Sophie Egan delves into why we eat the way we do in her new book, Devoured: From Chicken Wings to Kale Smoothies—How What We Eat Defines Who We Are. Never fear, though: The food writer isn’t out to shame you for any of your bad eating habits. (In fact, she tells Bustle that she’s “as guilty as the next person,” when it comes to certain behaviors.) Egan’s intent is simply to explore the complicated factors that characterize American food culture.

Devoured offers a broad picture, nailing down everything from food at work (office doughnuts, anyone?) to the fuzzy definition of a modern meal. With the average American’s lifestyle transforming drastically in recent decades, so too have our eating norms — potentially to our detriment.

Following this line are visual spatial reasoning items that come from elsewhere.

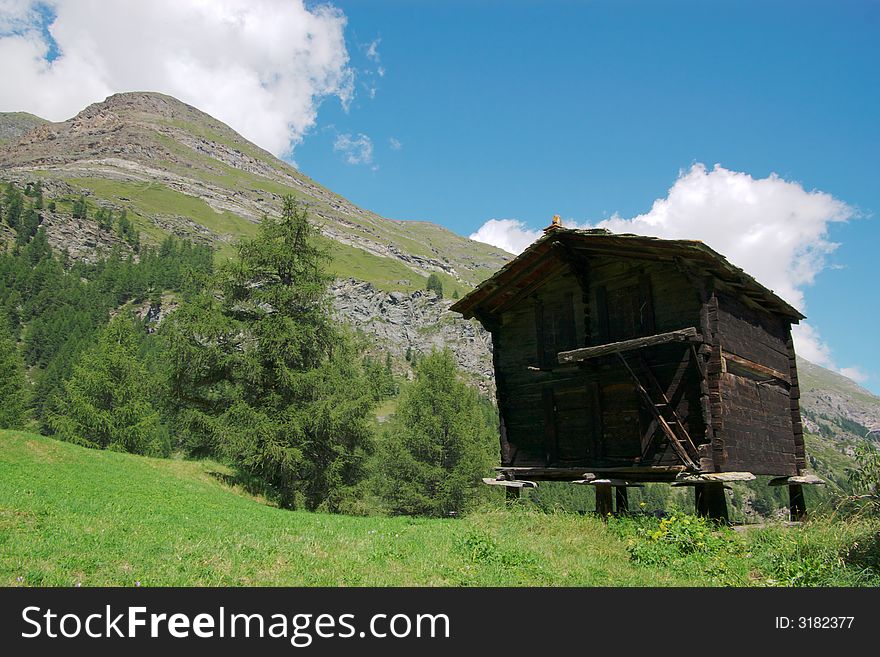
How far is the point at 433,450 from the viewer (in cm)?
3809

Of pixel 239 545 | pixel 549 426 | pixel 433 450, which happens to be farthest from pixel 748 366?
pixel 433 450

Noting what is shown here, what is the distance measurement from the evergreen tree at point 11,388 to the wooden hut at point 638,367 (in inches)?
1609

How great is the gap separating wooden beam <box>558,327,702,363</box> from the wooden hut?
0.04m

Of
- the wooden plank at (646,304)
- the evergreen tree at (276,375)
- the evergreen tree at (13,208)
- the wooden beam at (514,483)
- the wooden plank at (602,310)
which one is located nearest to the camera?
the wooden plank at (646,304)

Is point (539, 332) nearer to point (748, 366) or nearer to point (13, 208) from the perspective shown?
point (748, 366)

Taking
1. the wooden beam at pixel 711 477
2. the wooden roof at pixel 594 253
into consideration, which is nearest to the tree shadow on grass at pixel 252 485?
the wooden roof at pixel 594 253

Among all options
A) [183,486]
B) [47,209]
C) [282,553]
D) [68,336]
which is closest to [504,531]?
[282,553]

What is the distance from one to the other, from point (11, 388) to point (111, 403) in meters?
12.0

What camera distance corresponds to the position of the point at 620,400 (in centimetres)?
1770

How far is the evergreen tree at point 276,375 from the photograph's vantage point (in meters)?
23.9

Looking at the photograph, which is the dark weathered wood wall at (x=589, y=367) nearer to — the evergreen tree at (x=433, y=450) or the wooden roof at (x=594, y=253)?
the wooden roof at (x=594, y=253)

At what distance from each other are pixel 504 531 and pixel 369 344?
696 inches

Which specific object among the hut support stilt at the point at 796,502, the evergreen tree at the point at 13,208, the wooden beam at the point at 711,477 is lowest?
the hut support stilt at the point at 796,502
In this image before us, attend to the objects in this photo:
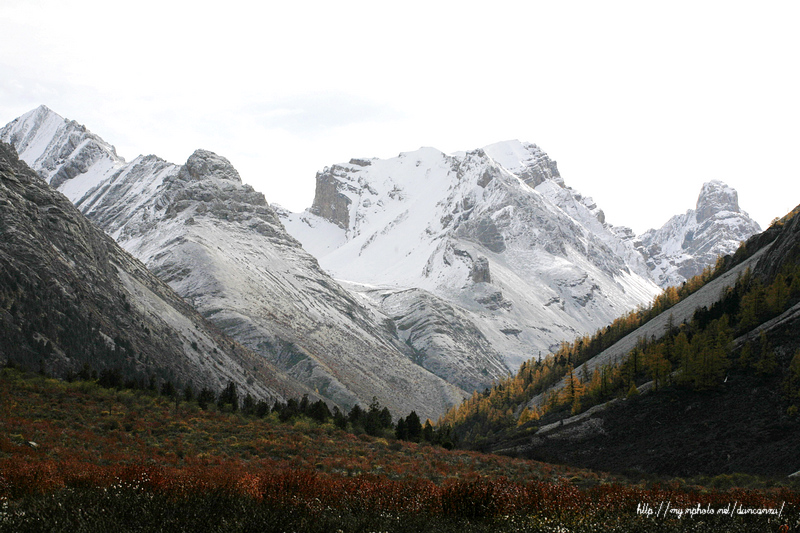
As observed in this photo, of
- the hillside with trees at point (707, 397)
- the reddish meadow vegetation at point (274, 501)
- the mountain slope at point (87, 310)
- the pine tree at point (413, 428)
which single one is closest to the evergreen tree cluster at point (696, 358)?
the hillside with trees at point (707, 397)

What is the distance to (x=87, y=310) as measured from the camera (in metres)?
139

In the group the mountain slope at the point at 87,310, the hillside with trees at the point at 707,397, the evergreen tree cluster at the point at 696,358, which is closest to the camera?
the hillside with trees at the point at 707,397

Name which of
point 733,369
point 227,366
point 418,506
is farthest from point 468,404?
point 418,506

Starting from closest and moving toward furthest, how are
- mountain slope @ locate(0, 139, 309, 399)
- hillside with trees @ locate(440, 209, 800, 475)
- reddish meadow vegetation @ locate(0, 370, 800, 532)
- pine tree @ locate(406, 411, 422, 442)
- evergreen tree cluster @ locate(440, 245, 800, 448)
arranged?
reddish meadow vegetation @ locate(0, 370, 800, 532)
hillside with trees @ locate(440, 209, 800, 475)
pine tree @ locate(406, 411, 422, 442)
evergreen tree cluster @ locate(440, 245, 800, 448)
mountain slope @ locate(0, 139, 309, 399)

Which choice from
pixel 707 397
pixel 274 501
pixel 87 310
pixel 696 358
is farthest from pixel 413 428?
pixel 87 310

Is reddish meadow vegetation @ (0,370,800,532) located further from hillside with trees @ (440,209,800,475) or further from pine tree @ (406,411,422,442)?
hillside with trees @ (440,209,800,475)

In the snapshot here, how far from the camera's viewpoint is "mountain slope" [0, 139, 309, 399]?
403 ft

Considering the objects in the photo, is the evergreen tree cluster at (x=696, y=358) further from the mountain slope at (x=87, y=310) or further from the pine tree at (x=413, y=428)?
the mountain slope at (x=87, y=310)

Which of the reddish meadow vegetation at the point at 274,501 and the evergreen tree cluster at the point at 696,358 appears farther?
the evergreen tree cluster at the point at 696,358

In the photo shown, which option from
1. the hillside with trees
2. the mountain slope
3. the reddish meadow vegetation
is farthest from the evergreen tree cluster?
the mountain slope

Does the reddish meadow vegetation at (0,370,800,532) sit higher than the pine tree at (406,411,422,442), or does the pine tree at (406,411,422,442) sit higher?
the reddish meadow vegetation at (0,370,800,532)

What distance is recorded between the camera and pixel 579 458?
8062 centimetres

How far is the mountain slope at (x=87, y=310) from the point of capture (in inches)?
4840

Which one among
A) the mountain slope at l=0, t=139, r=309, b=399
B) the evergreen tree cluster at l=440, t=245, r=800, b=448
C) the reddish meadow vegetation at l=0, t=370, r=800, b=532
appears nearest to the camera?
the reddish meadow vegetation at l=0, t=370, r=800, b=532
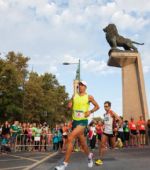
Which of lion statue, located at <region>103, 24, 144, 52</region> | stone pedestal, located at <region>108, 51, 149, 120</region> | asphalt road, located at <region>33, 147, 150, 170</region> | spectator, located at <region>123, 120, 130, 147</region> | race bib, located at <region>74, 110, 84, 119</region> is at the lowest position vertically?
asphalt road, located at <region>33, 147, 150, 170</region>

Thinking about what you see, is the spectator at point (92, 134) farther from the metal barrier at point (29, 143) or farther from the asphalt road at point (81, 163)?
the asphalt road at point (81, 163)

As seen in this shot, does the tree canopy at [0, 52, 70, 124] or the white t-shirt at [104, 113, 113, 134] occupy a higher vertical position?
the tree canopy at [0, 52, 70, 124]

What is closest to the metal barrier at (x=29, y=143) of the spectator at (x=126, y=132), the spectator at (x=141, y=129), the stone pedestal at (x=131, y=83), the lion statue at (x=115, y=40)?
the spectator at (x=126, y=132)

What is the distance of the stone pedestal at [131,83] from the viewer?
26953 mm

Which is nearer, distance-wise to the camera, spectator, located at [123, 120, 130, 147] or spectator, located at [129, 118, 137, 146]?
spectator, located at [123, 120, 130, 147]

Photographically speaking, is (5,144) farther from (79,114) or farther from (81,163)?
(79,114)

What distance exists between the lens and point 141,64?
28.0m

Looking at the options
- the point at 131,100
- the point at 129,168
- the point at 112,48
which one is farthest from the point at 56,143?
the point at 129,168

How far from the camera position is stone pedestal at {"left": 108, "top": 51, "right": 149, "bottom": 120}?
26953mm

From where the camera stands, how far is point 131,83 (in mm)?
27703

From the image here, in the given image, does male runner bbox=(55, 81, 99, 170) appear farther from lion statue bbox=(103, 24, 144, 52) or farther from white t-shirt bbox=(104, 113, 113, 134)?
lion statue bbox=(103, 24, 144, 52)

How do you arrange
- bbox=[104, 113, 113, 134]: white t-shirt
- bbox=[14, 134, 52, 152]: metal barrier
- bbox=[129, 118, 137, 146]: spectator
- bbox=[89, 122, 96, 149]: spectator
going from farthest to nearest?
bbox=[14, 134, 52, 152]: metal barrier
bbox=[129, 118, 137, 146]: spectator
bbox=[89, 122, 96, 149]: spectator
bbox=[104, 113, 113, 134]: white t-shirt

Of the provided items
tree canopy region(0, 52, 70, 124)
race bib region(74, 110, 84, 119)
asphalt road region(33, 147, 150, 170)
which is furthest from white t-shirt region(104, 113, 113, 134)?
tree canopy region(0, 52, 70, 124)

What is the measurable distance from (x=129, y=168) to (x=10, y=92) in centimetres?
4819
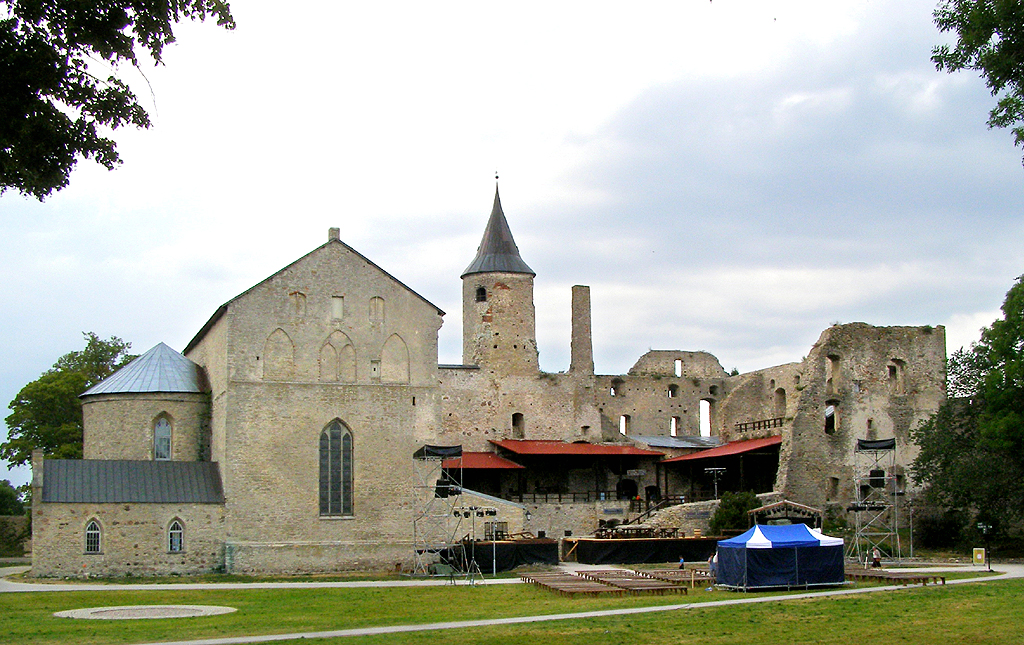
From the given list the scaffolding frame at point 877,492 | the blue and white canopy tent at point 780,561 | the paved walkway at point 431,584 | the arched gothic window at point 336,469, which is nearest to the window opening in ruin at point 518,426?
the paved walkway at point 431,584

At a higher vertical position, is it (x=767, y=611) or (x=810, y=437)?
(x=810, y=437)

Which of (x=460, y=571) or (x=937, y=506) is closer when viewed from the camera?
(x=460, y=571)

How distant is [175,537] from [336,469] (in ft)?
20.0

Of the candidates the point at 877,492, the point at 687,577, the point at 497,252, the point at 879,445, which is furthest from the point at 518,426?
the point at 687,577

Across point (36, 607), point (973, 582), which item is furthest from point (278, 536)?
point (973, 582)

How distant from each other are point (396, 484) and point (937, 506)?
23498 mm

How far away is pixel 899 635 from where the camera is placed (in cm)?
2016

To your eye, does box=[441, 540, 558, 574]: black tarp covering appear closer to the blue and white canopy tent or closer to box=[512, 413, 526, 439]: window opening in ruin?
the blue and white canopy tent

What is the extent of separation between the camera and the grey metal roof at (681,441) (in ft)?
190

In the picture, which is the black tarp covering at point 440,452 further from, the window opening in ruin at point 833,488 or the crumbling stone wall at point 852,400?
the window opening in ruin at point 833,488

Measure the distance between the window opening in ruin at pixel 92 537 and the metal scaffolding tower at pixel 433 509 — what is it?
35.0 feet

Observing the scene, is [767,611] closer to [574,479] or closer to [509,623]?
[509,623]

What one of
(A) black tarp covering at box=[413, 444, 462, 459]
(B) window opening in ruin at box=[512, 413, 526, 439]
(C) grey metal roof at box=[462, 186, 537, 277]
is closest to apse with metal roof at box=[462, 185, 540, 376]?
(C) grey metal roof at box=[462, 186, 537, 277]

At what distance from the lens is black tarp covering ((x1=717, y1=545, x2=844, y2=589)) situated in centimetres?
3012
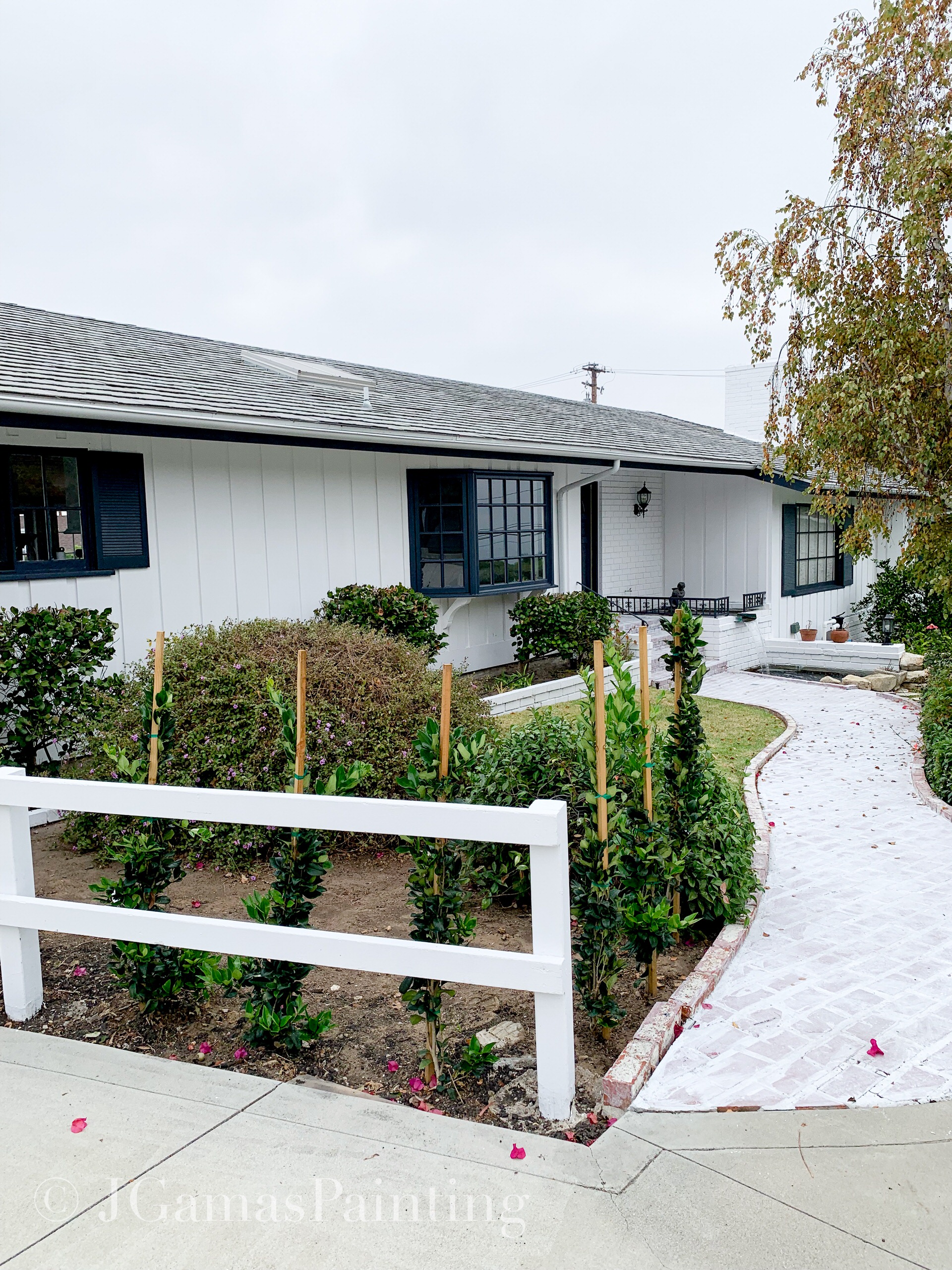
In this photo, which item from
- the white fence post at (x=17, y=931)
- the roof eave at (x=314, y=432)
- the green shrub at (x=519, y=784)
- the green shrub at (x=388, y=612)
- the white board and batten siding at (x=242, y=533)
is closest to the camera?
the white fence post at (x=17, y=931)

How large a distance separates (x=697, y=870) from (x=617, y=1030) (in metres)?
0.98

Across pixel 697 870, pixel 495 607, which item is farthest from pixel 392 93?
pixel 697 870

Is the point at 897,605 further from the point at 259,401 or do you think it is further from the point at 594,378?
the point at 594,378

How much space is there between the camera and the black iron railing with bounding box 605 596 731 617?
47.1 ft

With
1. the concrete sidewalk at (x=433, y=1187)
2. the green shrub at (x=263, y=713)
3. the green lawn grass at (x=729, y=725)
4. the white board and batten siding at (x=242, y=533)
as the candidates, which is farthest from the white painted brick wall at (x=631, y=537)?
the concrete sidewalk at (x=433, y=1187)

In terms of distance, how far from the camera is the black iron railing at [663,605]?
14.3 meters

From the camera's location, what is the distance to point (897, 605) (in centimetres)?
1725

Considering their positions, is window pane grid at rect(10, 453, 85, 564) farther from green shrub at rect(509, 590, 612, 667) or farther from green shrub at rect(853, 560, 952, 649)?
green shrub at rect(853, 560, 952, 649)

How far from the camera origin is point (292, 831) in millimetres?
3434

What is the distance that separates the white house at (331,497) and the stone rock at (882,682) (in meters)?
2.26

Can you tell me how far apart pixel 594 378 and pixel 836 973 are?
1654 inches

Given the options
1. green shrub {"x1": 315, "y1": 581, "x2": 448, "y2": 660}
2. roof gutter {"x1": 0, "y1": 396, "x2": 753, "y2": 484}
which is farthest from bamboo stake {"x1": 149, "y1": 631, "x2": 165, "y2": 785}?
green shrub {"x1": 315, "y1": 581, "x2": 448, "y2": 660}

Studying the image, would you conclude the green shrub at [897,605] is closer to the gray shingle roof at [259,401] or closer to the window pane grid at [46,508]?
the gray shingle roof at [259,401]

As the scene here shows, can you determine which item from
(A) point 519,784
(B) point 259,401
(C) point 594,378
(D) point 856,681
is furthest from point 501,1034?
(C) point 594,378
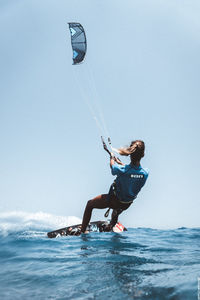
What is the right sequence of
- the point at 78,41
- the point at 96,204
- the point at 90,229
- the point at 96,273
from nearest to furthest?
1. the point at 96,273
2. the point at 96,204
3. the point at 90,229
4. the point at 78,41

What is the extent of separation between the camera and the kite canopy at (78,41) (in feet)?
33.6

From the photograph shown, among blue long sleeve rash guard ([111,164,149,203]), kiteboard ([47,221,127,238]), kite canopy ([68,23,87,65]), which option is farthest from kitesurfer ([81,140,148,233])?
kite canopy ([68,23,87,65])

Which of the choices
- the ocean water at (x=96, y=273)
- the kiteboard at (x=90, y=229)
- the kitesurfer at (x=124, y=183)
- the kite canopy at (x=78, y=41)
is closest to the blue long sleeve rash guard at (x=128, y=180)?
the kitesurfer at (x=124, y=183)

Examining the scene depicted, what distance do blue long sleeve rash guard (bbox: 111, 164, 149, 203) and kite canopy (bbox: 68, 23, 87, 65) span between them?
219 inches

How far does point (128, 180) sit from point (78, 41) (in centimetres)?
654

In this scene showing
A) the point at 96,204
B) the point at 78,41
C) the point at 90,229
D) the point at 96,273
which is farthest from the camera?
the point at 78,41

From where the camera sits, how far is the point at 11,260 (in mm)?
5125

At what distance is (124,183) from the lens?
21.4ft

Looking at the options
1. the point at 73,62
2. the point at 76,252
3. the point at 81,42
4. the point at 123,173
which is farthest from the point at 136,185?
the point at 81,42

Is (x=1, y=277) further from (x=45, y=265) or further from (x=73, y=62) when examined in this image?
(x=73, y=62)

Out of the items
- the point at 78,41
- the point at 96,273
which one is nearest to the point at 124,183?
the point at 96,273

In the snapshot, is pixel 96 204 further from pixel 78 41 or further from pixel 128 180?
pixel 78 41

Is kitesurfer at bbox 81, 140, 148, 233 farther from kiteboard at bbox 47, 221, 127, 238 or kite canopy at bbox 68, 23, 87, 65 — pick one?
kite canopy at bbox 68, 23, 87, 65

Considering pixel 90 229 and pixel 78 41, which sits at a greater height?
pixel 78 41
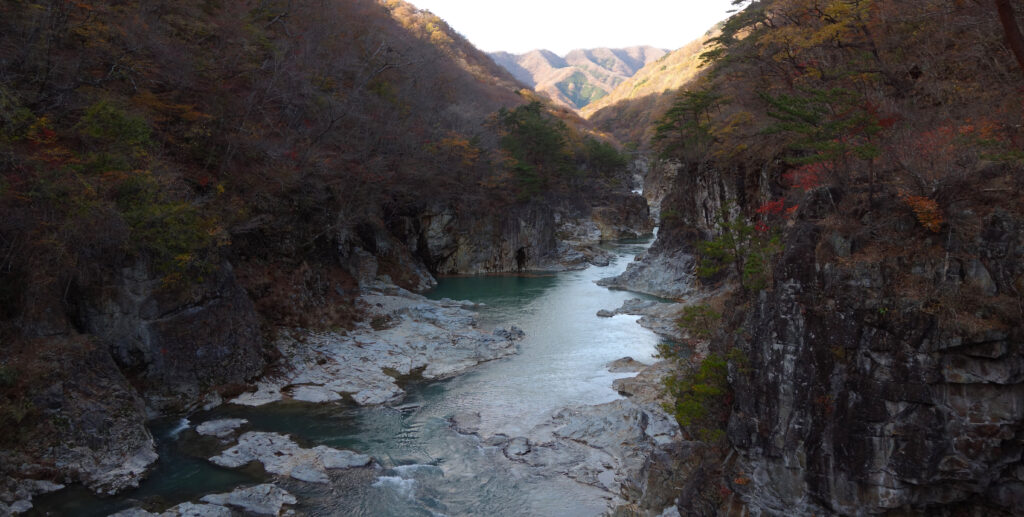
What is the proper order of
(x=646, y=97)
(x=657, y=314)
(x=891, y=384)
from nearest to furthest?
(x=891, y=384), (x=657, y=314), (x=646, y=97)

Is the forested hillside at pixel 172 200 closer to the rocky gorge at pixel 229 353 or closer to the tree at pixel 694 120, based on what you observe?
the rocky gorge at pixel 229 353

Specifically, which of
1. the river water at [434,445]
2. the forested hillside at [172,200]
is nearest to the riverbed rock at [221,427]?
the river water at [434,445]

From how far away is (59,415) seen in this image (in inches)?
439

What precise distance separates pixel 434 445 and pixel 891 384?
32.0 feet

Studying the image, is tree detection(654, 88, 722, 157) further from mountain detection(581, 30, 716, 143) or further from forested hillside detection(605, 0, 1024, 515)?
mountain detection(581, 30, 716, 143)

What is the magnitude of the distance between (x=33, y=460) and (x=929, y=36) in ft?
69.8

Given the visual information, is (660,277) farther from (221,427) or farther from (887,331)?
(887,331)

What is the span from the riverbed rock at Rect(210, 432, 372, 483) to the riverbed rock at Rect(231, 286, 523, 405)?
292cm

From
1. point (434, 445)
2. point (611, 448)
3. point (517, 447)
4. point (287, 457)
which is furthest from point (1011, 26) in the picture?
point (287, 457)

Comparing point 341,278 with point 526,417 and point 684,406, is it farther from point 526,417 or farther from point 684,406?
point 684,406

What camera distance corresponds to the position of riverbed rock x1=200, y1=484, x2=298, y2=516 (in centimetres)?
1004

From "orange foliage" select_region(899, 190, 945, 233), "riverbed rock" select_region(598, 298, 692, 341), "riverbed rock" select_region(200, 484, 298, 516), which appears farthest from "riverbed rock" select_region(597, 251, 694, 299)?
"riverbed rock" select_region(200, 484, 298, 516)

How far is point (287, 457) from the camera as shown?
12125 mm

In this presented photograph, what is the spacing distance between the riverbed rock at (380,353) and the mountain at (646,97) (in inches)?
3017
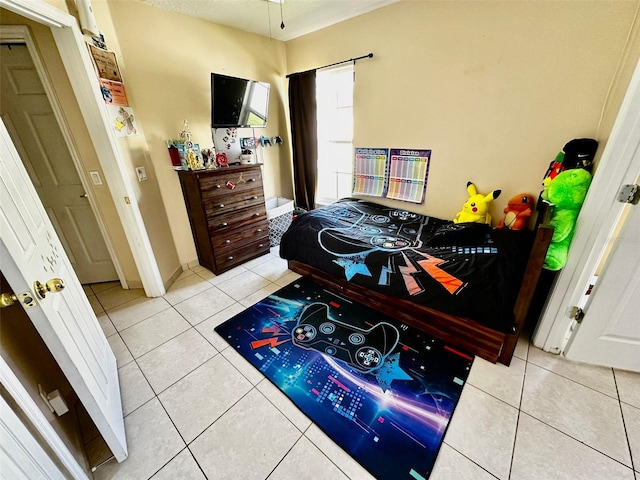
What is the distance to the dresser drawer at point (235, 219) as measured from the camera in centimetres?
254

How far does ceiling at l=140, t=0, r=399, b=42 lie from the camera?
7.41ft

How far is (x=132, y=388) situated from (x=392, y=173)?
113 inches

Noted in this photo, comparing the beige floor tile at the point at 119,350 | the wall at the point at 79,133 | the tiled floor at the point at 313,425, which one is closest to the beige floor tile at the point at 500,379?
the tiled floor at the point at 313,425

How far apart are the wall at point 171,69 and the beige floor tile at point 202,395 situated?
137 centimetres

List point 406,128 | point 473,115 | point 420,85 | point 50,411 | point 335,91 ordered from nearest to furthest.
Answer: point 50,411
point 473,115
point 420,85
point 406,128
point 335,91

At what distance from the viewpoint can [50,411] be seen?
A: 106 cm

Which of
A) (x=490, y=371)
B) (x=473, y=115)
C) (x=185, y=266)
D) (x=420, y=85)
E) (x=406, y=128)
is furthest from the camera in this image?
(x=185, y=266)

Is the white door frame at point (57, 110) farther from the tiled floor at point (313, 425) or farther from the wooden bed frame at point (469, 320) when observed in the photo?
the wooden bed frame at point (469, 320)

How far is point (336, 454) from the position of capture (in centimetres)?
118

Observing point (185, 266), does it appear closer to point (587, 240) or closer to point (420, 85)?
point (420, 85)

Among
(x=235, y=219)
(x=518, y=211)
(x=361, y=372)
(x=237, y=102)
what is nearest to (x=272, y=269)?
(x=235, y=219)

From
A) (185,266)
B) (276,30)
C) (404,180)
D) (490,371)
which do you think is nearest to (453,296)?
Result: (490,371)

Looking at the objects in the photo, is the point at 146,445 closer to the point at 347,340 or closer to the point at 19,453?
the point at 19,453

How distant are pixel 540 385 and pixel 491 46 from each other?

“These [changes] happened over a very quick, very short amount of time, and we don’t really yet know what the long-term effects are going to be,” Egan tells Bustle. “Whether we realize it or not, we are all participating in a radical social experiment where the etiquette lags behind the behavior. … We don’t really have the rules worked out in terms of what’s reasonable.”

Take food on social media, for example. While apps even help you Instagram better food photos nowadays, there may be unexpected consequences to our food porn addiction. As much as this is what Egan calls “a beautiful outpouring of food photography,” she sees some negative outcomes as well.

“It can make eating, or going out to eat, so much more about getting that perfect picture than just enjoying the food while it’s hot,” she says.

On top of that, all that immaculately captured cuisine may intimidate those of us out there without Food Network-worthy culinary skills. “Sometimes, the pictures look so perfect and beautifully lit and all that, that it can, I think, distance people from wanting to prepare it themselves,” says Egan.

Cooking isn't the same common ability it once was, as Devoured points out; in fact, Americans now typically spend only about 30 minutes a day actually doing it. As such, I'm sure many of us can relate to Egan when she says that she’s “definitely not the cook [she’d] like to be.” While she tends to go all out on breakfast every day, there are plenty of evenings she orders food delivery because it feels like the only way she can get everything done.

The reality is that time constraints play a huge role in our food choices, whether that be lunching at our desks or replacing actual meals with snacks. And that is just one of myriad key factors that influence our eating habits.

“Individual food choices are shaped by the very powerful food environment around us,” says Egan.

Devoured provides the perspective needed to understand this cultural context, thereby helping us avoid getting caught up in what Egan calls “guilt-laden blame games.” Instead, she hopes we’ll use her book to “start to identify solutions that really do look at root causes.”

“It wasn’t a manifesto or meant to be providing all the answers, but I hope, collectively, it sparks a retraining of where we’re channeling our attention,” says Egan.